Again, I remember that this is not a cult of universalism, so little incentive to ecumenism. But yes. for the good of the free society. Chesterton, who saw no distinction of this relationship with politics, criticized both conservative and progressive. "The business of progressives is to keep making mistakes. The business of conservatives is to avoid errors of being corrected." This applies perfectly to the two Christian understandings as a way of coexistence.

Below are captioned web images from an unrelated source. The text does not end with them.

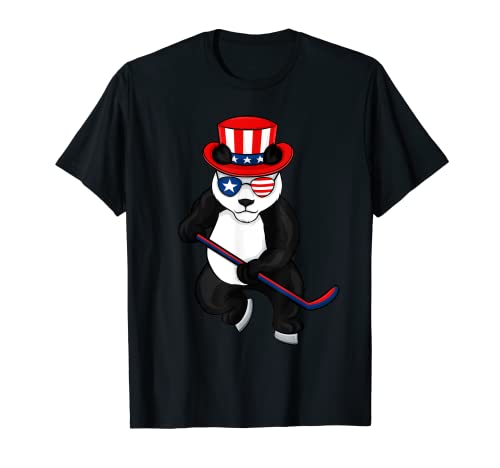 Panda Ice Hockey Uncle Sam Shirt Funny 4th July America Gift T-Shirt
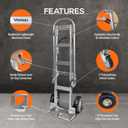 Vergo Industrial Convertible Hand Truck - AS7B Heavy Duty Aluminum 2 in 1 Dolly (800 lb Capacity) Lightweight Reinforced Frame, Ergonomic Handle, Superior Mobility Moving Dolly (2 Positions, 63" High)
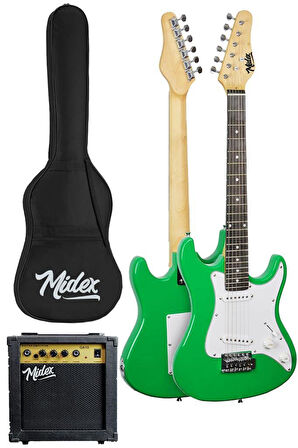 Midex CEG-36GR 8-12 Yaş Çocuklar İçin Amfili Full 3/4 36 İnç Elektro Gitar Seti Yeşil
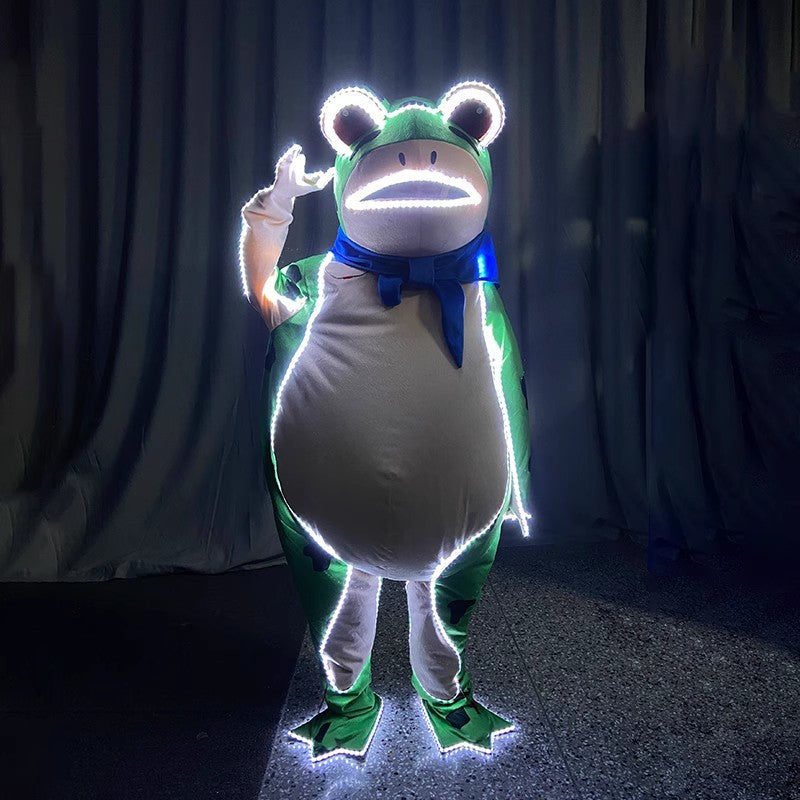 LED Inflatable Frog Mascot Costume for Performances and Parties
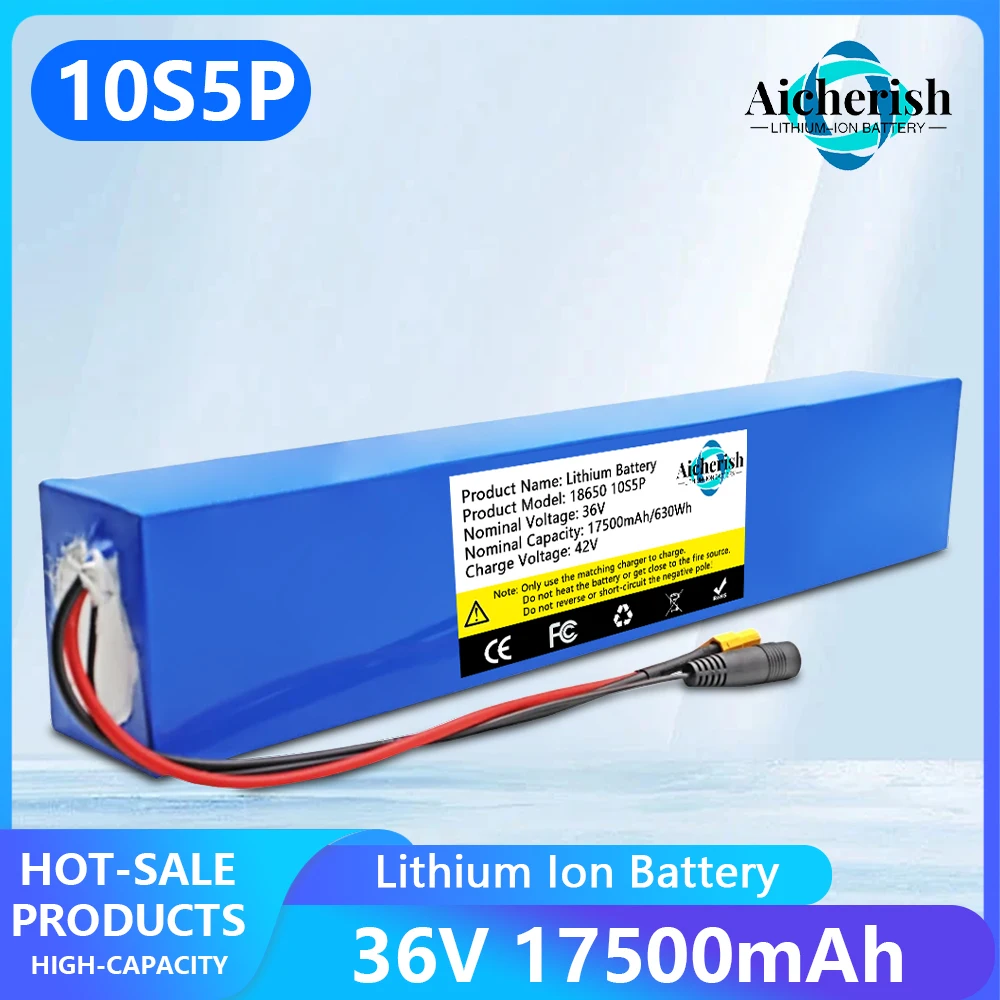 New 10S5P 18650 36V 17500mAh Lithium Battery Pack,for High Power Modified Bicycle electric scooter Vehicle Li-ion Battery
New 10S5P 18650 36V 17500mAh Lithium Battery Pack,for High Power Modified Bicycle electric scooter Vehicle Li-ion Battery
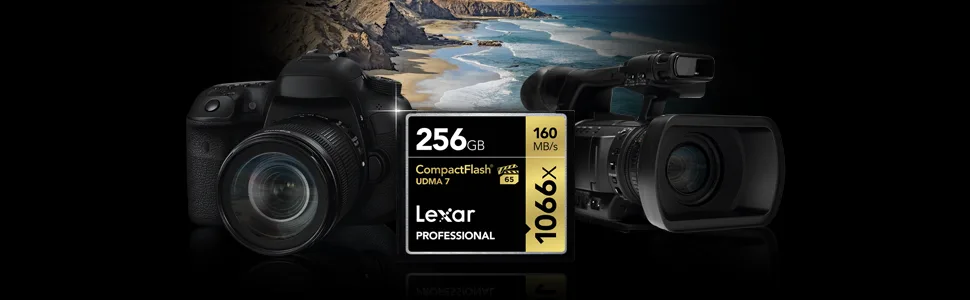 Lexar Professional 1066x 32GB VPG-65 CompactFlash card (LCF32GCRBNA1066) 32GB CompactFlash Card - Hero banner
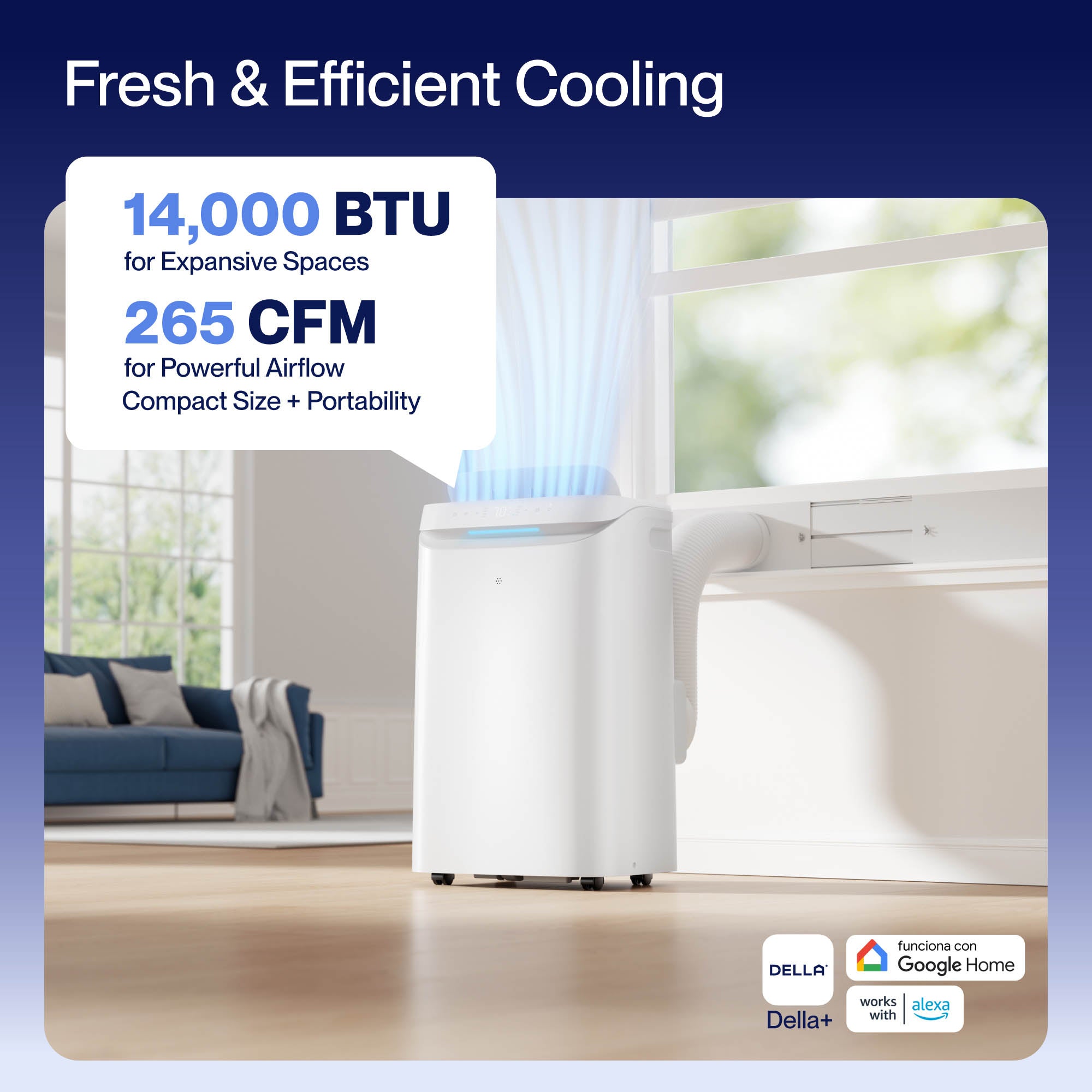DELLA 14,000 BTU Drainage-Free Portable Air Conditioner for Rooms Up to 290 Sq. Ft.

Finally, I wanted to conclude this way: even if we do not have the same communion, whether with Catholics, Orthodox, Copts and some Christian sects, we as Protestants should be attentive to simple Christianity. He should not, of course, cause the categorical separation of society, but rather make society fair to all, without exception.

*Full text in English: The Blunders of Our Parties; in Portuguese: Chesterton Society Brazil.